*Objectif de la tâche*:
Répondez aux questions suivantes d'après le texte sur la GPEC.
1. Dans quels métiers le recours au « départ négocié » est-il devenu monnaie courante ?
2. Vers quelles catégories se situent les plafonds de verre pour la plus grande majorité du personnel ?
3. Quel est l'objectif évident de la gestion prévisionnelle des emplois et des compétences ?

*Texte extrait*:
Vive la GPEC pour cibler le personnel à céder
Dans les grandes entreprises, auxquelles la loi a imposé de prendre en compte la GPEC, la rupture conventionnelle, survenue ces dernières années, ne peut pas être utilisée.
- Ainsi, dans les métiers de l’informatique, le recours au « départ négocié » est devenu monnaie courante et, depuis une dizaine d’année, le « chèque » est devenu l’usage observé pour limoger proprement ; quand bien même son encadrement juridique n’offre pas la « sérénité » absolue, tout le monde est content.
Mais qu’arrive-t-il lorsque, la conjoncture du marché du travail étant celle qu’elle est, le personnel n’est plus d’accord pour être limogé « proprement » ? Que se passe-t-il lorsque le turn-over « naturel » se grippe et que l’engorgement de l’inter-missions ne parvient plus à être absorbé, même avec des artifices, et qu’on ne veut toujours pas procéder à un plan social sans mettre l’entreprise entière en péril, ni licencier « sec » des gens qui n’ont pas commis de faute, ni aller chercher des missions qui paieraient pourtant les salaires, même à gain zéro ? Ah oui, ça ne rapporte pas assez…
L’identification elle-même du personnel « choisi » est bien pensée : la CCN Syntec possède très peu de catégories professionnelles. Les plafonds de verre se situant vers les catégories 2.1 et 2.2 pour la plus grande majorité du personnel, à 80 % constitué de cadres.
Pour différencier deux personnes de même catégorie, de même emploi (et ainsi conserver « le bon ») il faut recourir à un découpage, à une dilution, de ces catégories, de manières à les rendre plus nombreuses. C’est là qu’entre en jeu la gestion prévisionnelle des emplois et des compétences (GPEC). Cet outil a pour vocation d’anticiper les retournements des marchés et d’identifier les métiers devenant désuets et pour lesquels une requalification du personnel deviendra nécessaire à court ou moyen terme. L’objectif évident étant d’éviter le recours au PSE lorsqu’une activité décline.
L’intention est noble et peut être de très bon sens lorsqu’elle est appliquée avec éthique sociale.
Dans une GPEC doivent être identifiés les différentes compétences de l’entreprise, recensées dans un référentiel élaboré par l’employeur. Une multitude de petites cases servant à différencier des salariés de catégories contractuelles identiques, petites cases qui permettent en interne de transformer l’« emploi » (et donc, le seul terme à retenir dans la relation contractuelle) en « fonction » totalement interne.

*Extrait de données*:
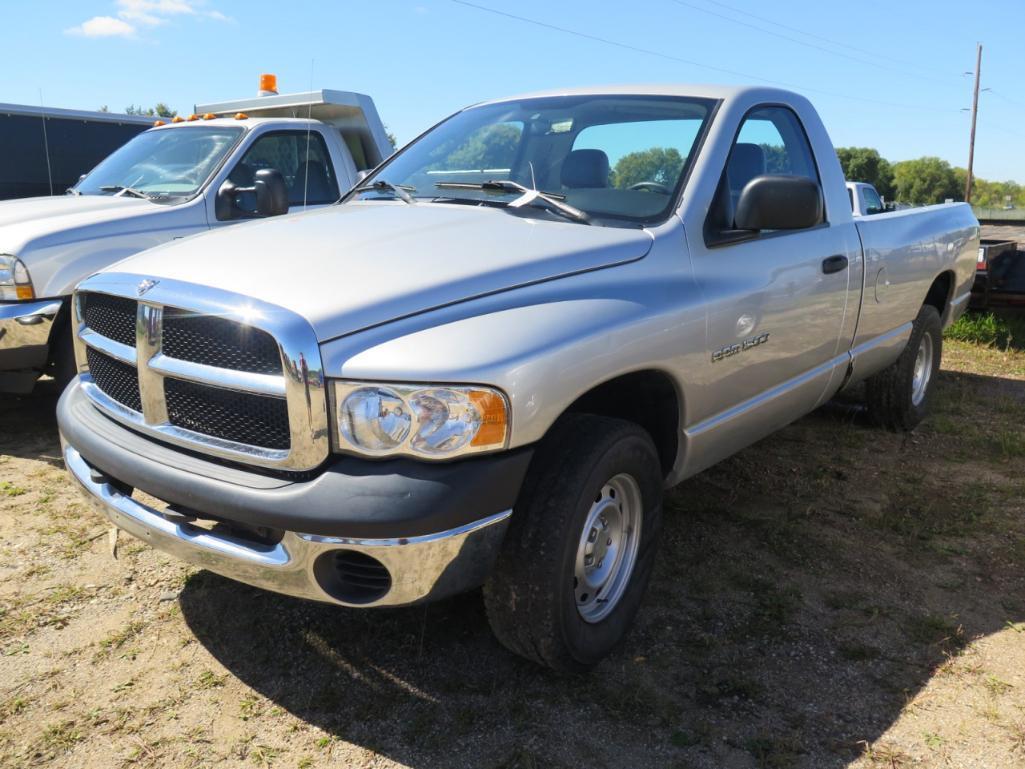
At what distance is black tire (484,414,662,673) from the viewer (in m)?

*Solution de la tâche*:
1. Dans les métiers de l'informatique.
2. Vers les catégories 2.1 et 2.2.
3. Éviter le recours au PSE lorsqu'une activité décline.